CASE COMMENT ON INTERNET SHUTDOWN AND THE ANURADHA CASE BY - SUDHANVA

CASE COMMENT ON INTERNET SHUTDOWN AND THE ANURADHA CASE
 
AUTHORED BY - SUDHANVA
4TH YEAR JINDAL GLOBAL LAW SCHOOL
 
 
 
In a democracy the least that is expected from the government is not to exploit the loopholes in their very own laws, to supress the voices of their own citizens, or make their livelihood inaccessible to them. India has recorded the highest number of internet shutdowns, particularly at times and stages when people have tried to criticize and question the government. The government paints these acts as a threat of mobilisation or security concerns (which may indeed have been the case in few circumstance but quite of often the cover for the government) to impose upon its people a blanket shutdown of the internet. Indeed, the internet does facilitate the non-state elements in conspiring and execution of their missions, but then why has the government without supervision attempted and promoted to digitalise the lives of its citizens on the very platform. Thus, at the end of the day when the government is not equipped with the means to curb the threat of the non-state elements it can only resort to a complete restriction of the internet, leaving its citizens with no alternatives.
 
The legislature and the administrative prior to any valid and explicit laws for restricting the internet, had erroneously brought it under the ambit of section 144 of the CrPC. This statute had become a play tool since the section is essentially confers the government to take all measures in situations when there has been a threat to the society and law. What is more saddening is that the Judiciary too had validate this practice in the case of Gaurav Sureshbhai Vyas v. State of Gujarat giving permission to the government extra-discretion and excessive power. It is only until the Temporary Suspension of Telecom Services (Public Emergency or Public Service) Rules, 2017 where in it could actually be said that any power to restrict the internet was explicitly conferred upon the government.
 
This law has been particularly abused in the previous state of Jammu and Kashmir time and again, when the government had placed blanket bans over the internet for huge period of time unreasonably and even without any warranted laws. When these irregularities had finally reached the doorsteps of the Court in the matter of Anuradha Bhasin v.
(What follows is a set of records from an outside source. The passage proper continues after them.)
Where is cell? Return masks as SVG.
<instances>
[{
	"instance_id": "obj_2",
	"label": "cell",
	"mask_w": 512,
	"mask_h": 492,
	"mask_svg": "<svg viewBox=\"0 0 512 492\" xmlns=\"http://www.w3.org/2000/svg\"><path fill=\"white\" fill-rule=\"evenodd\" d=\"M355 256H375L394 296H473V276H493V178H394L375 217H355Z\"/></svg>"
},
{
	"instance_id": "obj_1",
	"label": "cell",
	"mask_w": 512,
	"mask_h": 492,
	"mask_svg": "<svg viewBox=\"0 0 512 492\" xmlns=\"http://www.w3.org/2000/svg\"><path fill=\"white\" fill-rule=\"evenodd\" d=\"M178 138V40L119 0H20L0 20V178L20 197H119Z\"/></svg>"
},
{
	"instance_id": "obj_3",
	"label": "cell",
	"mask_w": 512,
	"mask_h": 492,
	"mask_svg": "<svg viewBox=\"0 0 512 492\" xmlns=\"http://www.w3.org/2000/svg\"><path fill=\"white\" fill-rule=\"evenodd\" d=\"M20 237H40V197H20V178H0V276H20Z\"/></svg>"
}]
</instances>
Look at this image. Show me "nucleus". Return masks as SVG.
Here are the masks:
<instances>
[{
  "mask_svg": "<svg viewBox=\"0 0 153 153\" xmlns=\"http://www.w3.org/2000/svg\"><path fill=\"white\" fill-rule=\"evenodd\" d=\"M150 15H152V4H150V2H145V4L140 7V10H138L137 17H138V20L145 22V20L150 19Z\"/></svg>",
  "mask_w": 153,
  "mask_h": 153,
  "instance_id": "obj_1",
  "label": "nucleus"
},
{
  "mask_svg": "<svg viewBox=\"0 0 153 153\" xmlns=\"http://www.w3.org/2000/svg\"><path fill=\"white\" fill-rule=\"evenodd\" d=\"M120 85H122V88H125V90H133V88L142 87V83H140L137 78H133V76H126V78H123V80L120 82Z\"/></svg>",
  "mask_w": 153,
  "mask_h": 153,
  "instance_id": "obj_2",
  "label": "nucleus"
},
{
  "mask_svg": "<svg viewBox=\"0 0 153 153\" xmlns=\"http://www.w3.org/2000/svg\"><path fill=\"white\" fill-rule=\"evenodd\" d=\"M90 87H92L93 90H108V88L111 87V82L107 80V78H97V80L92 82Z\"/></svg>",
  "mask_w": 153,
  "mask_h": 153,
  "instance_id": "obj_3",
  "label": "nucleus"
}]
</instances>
Union of India, it could be said that the Honourable Court has rather provided an unjust verdict and evaded from performing a complete investigation and analysis of the matter. The reasoning for the disappointment is that firstly, that the Court has not evaluated the position whether the access to Internet is a fundamental right or not, it has rather addressed only whether a certain narrowed utilities of the internet would constitute a fundamental right. Secondly, while the court was tasked in actually measuring the proportionality of the restriction to the fundamental right, it has spoken volumes of the importance of the doctrine but not at a single instance actually weighed the restriction against the right. Thirdly, while the court was supposed to be the ultimate reviewer of such unreasonable orders, it has failed to take any assertive action in ruling against the arbitrary internet shutdown orders, rather has gently brushed away the matter to a committee-based introspection.
 
In the judgement the court takes us through the developments and jurisprudence of the Court in acceptance the various mediums created for the serving the freedom of speech and profession under Article 19 (1) (a) and (g) including the internet in this particular case. It is to be noted that when they exclude having access to the internet as a fundamental right, then it could only mean that only if the internet is being used for the purpose of free speech or profession is it granted as a fundamental right, it does not account for any other use of the internet for instance for educational purposes or banking or healthcare purposes. It is the utility of the internet in limited ways which can be fit into the definitions under the two clauses is the only way that it could be a fundamental right.
 
When the question of proportionality was raised, the court has evidently buried the issue under the carpet. Since, this was the biggest opportunity to verify whether a blanket shutdown of the internet is the only option whenever the government faces with a cyber threat or aggression. The court could have utilised it to question the existence of measures which could have been taken such surveillance of social media platforms, restriction on certain websites and etc among many other options. However, the court ended up gauging with the discrepancy in the meaning of a temporary shutdown, to which too the answer was not satisfying. The best the court was able to deliver was a review committee which would offer an evaluation directly to the government whether the period specified by them for such shutdowns were necessary or not.
 
Lastly, when the court have all the discretionary power to grant and create any legal remedy for the citizens, even after recognising the numerous fallacies in the narrative of the Government, the Court refrained from taking any affirmative measures in rectifying the unreasonable restrictions. It had come to some suggestive conclusions such as the government should likely consider allowing access to e-banking sites, government websites and directing them to review the current restrictions. 
 
Thus, the court have essentially fortified the powers of the government to place blanket restriction on the Internet for temporary periods rather then bringing down the crises of the internet shutdowns. As the court although find the utility of the internet for the free speech and carrying out their profession, the courts have found such restriction to be brought under Article 19 (2) of the constitution reasonable. The new laws has only changed the statute name and the section to implement such an unreasonable restriction while the motive and powers are not being questioned for any checks and measures like the court which has remained silent over the matter. It wouldn’t be a surprise to continue see that India is still the country with the largest internet shutdowns.